### Work required
Retype every line of the items below word for word, leaving out the pictures.

[A run of items]

===

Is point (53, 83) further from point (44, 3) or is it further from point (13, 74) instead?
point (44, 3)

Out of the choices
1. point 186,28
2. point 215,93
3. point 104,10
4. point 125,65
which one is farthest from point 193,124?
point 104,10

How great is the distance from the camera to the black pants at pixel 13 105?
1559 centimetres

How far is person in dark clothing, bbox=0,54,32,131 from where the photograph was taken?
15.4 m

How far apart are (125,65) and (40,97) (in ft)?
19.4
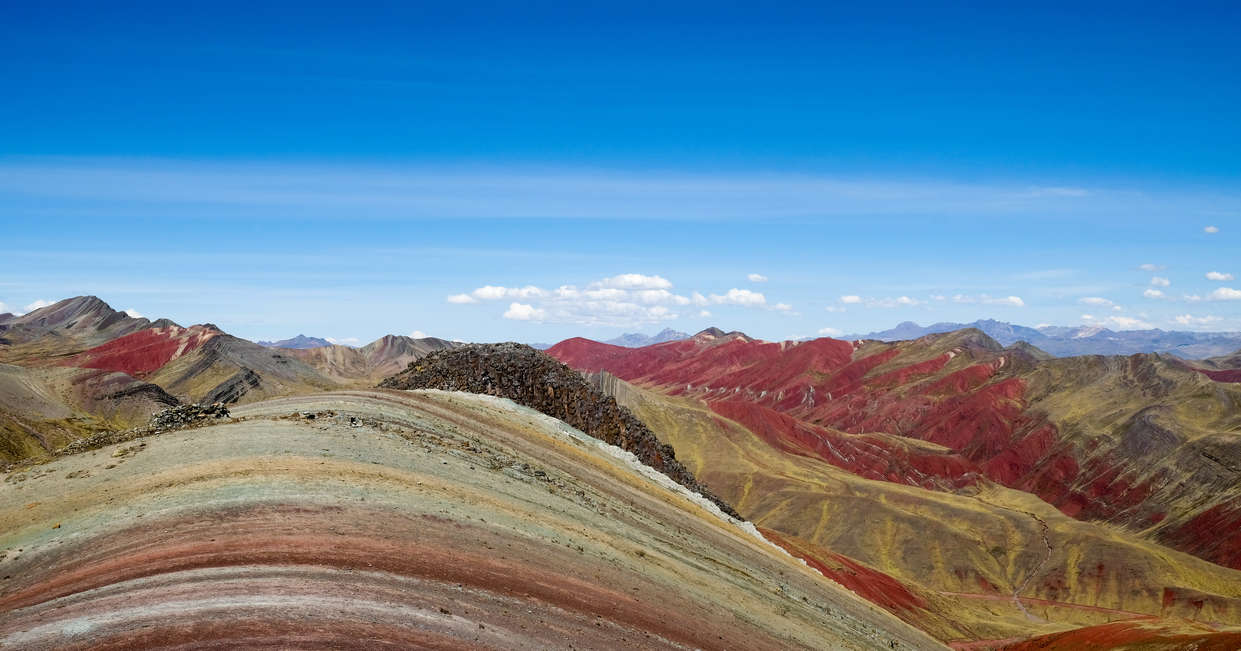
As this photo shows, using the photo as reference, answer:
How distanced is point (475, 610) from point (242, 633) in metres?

===

### Correct answer
Is point (53, 83) further from point (44, 3) or is it further from point (13, 74) instead?
point (44, 3)

Out of the choices
1. point 186,28
2. point 215,93
3. point 104,10
4. point 125,65
which one is farthest from point 193,124?
point 104,10

How great is the distance from the camera to the black pants at pixel 13 105?
1559 centimetres

How far is person in dark clothing, bbox=0,54,32,131 from where the photograph was taken?
15.4 m

How far apart are (125,65) and (40,97) (in ft)?
19.4
As this photo shows, using the photo as reference, answer:
How distanced is point (475, 610) from point (242, 633) in metres?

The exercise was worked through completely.